Seagate 10TB Helium-Filled Hard Drives

Seagate 10TB helium-filled hard drives pricing and release information for has not been revealed yet, while some estimate to have an expected retail price of $800.

After a slow initial response to Western Digital subsidiary HGST’s efforts at creating helium-filled drives, Seagate has finally decided to join others. Western Digital/HGST have had helium-filled drives on the market since 2013.

Seagate 10TB Helium-Filled Hard Drive

We do know that the drive uses Seagate’s own PowerChoice tech for power conservation, but do not know just how much power is used by the hardware. It should be noted that while HGST was eager to announce their hermetically sealed helium-filled hard drives, Seagate wasn’t nearly as detailed in the press release published on its website. The first helium-filled Seagate’s 10TB hard drive complete with seven platters, the same as in the 10TB drive from HGST, as well as 14 total heads! So far it’s not clear how fast the spindle is going to run, likely 7200RPM?

seagate 10TB design

The Mean Time Between Failure, or MTBF rate is 2.5 million hours for Seagate, a considerable improvement over the company’s drives absent helium, is again the same as HGST’s helium-filled drives.
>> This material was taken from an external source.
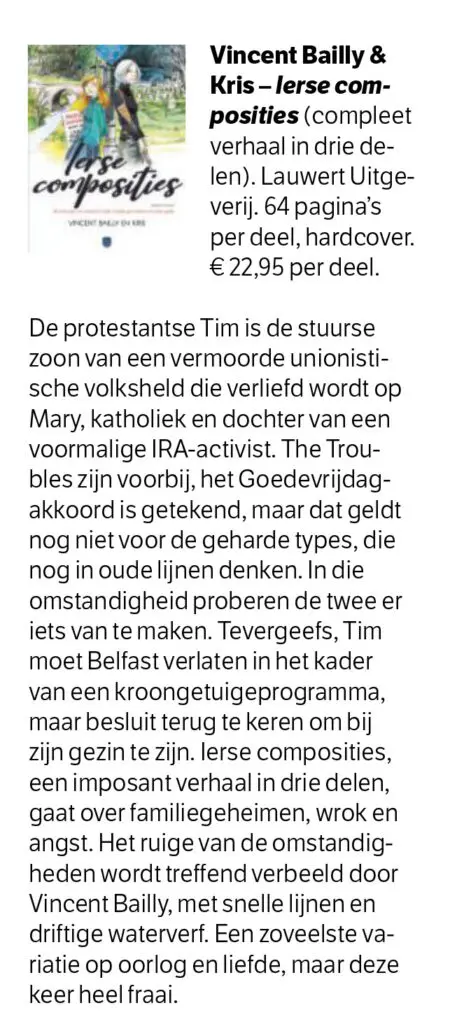 Ierse composities

VINCENT BAILLY EN KRIS

Vincent Bailly & Kris – Ierse composities (compleet verhaal in drie delen). Lauwert Uitgeverij. 64 pagina's per deel, hardcover. € 22,95 per deel.

De protestantse Tim is de stuurse zoon van een vermoorde unionistische volksheld die verliefd wordt op Mary, katholiek en dochter van een voormalige IRA-activist. The Troubles zijn voorbij, het Goedevrijdagakkoord is getekend, maar dat geldt nog niet voor de geharde types, die nog in oude lijnen denken. In die omstandigheid proberen de twee er iets van te maken. Tevergeefs, Tim moet Belfast verlaten in het kader van een kroongetuigeprogramma, maar besluit terug te keren om bij zijn gezin te zijn. Ierse composities, een imposant verhaal in drie delen, gaat over familiegeheimen, wrok en angst. Het ruige van de omstandigheden wordt treffend verbeeld door Vincent Bailly, met snelle lijnen en driftige waterverf. Een zoveelste variatie op oorlog en liefde, maar deze keer heel fraai.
The biggest surprise is that Seagate’s 10TB hard drive is expected to use perpendicular magnetic recording (PMR) as opposed to shingled magnetic recording (SMR). In the past, SMR integration let Seagate keep up with HGST in capacity, compromising on performance and longevity while cashing on data recovery.

Over the years the drive manufacturers, began to realize that because helium isn’t as thick as air the drag will drop and they will be able to squeeze seven, instead of six, full platters into their standard 3.5-inch drives without any kind of concession in performance.

The future

This new line of hard drives comes with no surprise as the 2015th Magnetism and Magnetic Materials (MMM) Conference, organized by the IEEE Magnetics Society and the American Physical Society in Las Vegas 2015 did show how hard drives are going to increase the capacity this is another step in that direction.